For those who enjoy doing it, embroidery can be a great work at home business which is relatively easy to set up. Here are some of the things to consider when setting up a home embroidery business.
The first and most important thing to do is to find a space to work from. Ideally, this will be a separate room of the house, but whatever you decide, you want to have a private space that you can say “when I am in here, I am working”. You should be able to block out non-work distractions in some fashion. Make sure that your family and friends know that you are not to be disturbed when you are working unless it is an absolute emergency.
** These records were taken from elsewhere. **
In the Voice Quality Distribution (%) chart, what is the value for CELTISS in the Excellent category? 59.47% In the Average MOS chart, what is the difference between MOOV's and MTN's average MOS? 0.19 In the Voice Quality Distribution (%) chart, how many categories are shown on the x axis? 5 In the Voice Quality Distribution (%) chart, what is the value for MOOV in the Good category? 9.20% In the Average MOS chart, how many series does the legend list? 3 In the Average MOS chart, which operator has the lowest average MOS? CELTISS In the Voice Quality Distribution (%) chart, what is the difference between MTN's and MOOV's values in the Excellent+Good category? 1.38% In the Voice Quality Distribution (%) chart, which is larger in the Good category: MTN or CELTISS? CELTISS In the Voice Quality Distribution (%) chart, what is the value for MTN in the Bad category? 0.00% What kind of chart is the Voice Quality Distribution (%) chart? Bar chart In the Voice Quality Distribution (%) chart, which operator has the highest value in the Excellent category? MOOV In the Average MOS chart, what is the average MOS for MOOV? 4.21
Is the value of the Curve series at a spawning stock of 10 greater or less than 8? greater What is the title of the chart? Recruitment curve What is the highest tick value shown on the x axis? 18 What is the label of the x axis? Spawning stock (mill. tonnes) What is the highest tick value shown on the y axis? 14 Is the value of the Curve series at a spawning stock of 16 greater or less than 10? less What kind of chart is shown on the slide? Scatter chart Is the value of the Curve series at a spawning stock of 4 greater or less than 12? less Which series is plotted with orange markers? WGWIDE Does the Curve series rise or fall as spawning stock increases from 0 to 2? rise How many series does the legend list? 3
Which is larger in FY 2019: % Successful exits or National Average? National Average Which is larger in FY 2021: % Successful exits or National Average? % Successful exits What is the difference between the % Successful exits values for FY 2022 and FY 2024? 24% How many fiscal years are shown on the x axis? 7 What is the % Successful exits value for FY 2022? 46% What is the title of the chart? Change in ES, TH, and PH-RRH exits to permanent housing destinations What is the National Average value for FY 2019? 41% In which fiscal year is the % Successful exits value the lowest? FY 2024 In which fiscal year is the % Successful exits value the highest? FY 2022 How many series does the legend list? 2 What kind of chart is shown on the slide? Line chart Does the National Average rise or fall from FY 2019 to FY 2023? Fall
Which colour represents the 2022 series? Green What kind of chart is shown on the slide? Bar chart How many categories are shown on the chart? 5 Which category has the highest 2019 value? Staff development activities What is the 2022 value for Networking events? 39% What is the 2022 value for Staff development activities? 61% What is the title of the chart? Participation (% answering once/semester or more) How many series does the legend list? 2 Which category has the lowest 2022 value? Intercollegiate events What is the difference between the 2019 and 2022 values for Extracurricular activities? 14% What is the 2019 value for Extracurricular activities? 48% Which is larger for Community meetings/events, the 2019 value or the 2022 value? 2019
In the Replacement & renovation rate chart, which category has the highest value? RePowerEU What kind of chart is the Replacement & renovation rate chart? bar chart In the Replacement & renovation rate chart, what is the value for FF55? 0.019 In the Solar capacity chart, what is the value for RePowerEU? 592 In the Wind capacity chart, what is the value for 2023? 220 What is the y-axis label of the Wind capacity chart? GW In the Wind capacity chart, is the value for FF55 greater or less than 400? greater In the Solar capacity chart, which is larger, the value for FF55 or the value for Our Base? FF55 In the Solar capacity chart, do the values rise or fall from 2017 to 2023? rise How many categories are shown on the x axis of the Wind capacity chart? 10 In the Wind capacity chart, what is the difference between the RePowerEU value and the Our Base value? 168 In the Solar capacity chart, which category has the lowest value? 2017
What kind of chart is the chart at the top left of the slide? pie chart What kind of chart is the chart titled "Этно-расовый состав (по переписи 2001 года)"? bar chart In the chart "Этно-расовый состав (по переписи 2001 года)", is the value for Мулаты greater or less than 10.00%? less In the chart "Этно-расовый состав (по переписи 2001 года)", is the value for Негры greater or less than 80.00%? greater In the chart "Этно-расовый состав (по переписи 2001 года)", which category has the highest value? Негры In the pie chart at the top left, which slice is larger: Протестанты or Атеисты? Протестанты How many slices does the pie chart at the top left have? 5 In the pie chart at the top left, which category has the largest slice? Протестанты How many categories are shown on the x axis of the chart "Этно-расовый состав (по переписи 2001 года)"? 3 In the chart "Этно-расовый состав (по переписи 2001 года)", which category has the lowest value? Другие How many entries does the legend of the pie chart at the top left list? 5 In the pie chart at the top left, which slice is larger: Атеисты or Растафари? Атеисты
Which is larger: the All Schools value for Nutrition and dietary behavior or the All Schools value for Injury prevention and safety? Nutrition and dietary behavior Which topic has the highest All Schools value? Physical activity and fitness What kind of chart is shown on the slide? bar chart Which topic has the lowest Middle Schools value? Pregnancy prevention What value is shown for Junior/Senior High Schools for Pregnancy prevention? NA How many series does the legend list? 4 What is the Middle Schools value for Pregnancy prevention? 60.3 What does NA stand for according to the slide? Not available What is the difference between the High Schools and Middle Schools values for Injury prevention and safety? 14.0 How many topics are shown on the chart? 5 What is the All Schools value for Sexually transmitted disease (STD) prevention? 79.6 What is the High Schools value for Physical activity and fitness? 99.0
The biggest downfall of working at home is that it is so easy to get distracted by other things.
Setting Up a Home Embroidery Business
In your space, you will want to set up your work area. This may include a desk, computer, and phone for taking and processing orders and billing. You will need some sort of storage system for all of your supplies. Organization is the key to keeping things running smoothly. A desk full of papers, knick-knacks and assorted junk is not conducive to running a business, nor is a closet so filled to the brim that you cannot find what you need. Find a filing system that works for you to keep track of receipts, invoices, client information, and tax forms. Visit a craft store, home-improvement store, or container store to get ideas of ways to organize craft supplies to make them easy to access.
In your workspace, you will also want a place to do your actual creating. The type of work that you do will dictate your needs. If you do your work on a sewing machine, you will need a place to set that up. If you do more things by hand, a comfortable chair to sit in may be necessary.
Adequate lighting is needed for all types of projects. This may require the addition of lamps or higher wattage bulbs in your area.
You will also want to consider how you will store work-in-progress projects and items to be collected or shipped so that they will not be disturbed when you are away. This is especially true if you have young children or pets in your home. You would not want to come back from the store to find chocolate fingerprints or cat hair all over your newly completed project!
Home Embroidery Business Supplies
Do not forget that you are also going to need supplies for your projects! For embroidery, you are more than likely going to need a large variety of thread colors and needle sizes. Not to mention scissors, hoops to keep projects together, several thimbles, and other sewing supplies.
Depending on the items you plan on embroidering, you may need a variety of other materials as well. If you are planning on embroidering T-shirts, for example, you will want to have a variety of sizes and maybe even colors on hand before you begin. Depending on your current collection, you may also need additional patterns or design ideas.
Home Embroidery Business Plan
Next, you will want to come up with a plan on how to run your home embroidery business.
- Will you take orders over the phone or by email?
- Are you going to accept calls during all times of the day or only certain hours?
- Do you need a permit or license to sell items out of your home? You may want to contact your city hall to find out if any special permits are required.
Other things you might consider adding are:
- Separate bank account to use for expenditures and deposit payments to
- Business software to help you track sales and profits
- Separate phone line with voice mail to use for phone orders
- Separate email account to use for Internet orders
You are also going to want to look into advertising opportunities to get your name out to public. This might include attending craft shows, wearing your embroidery around, or taking out ads in local newspapers or magazines. Researching costs of advertising ahead of time can allow you to add it into the budget when you are estimating start up costs.
With some planning and a few supplies, you can have your home embroidery business up and running. Remember that organization and focus are essential, but also so is enjoying what you do.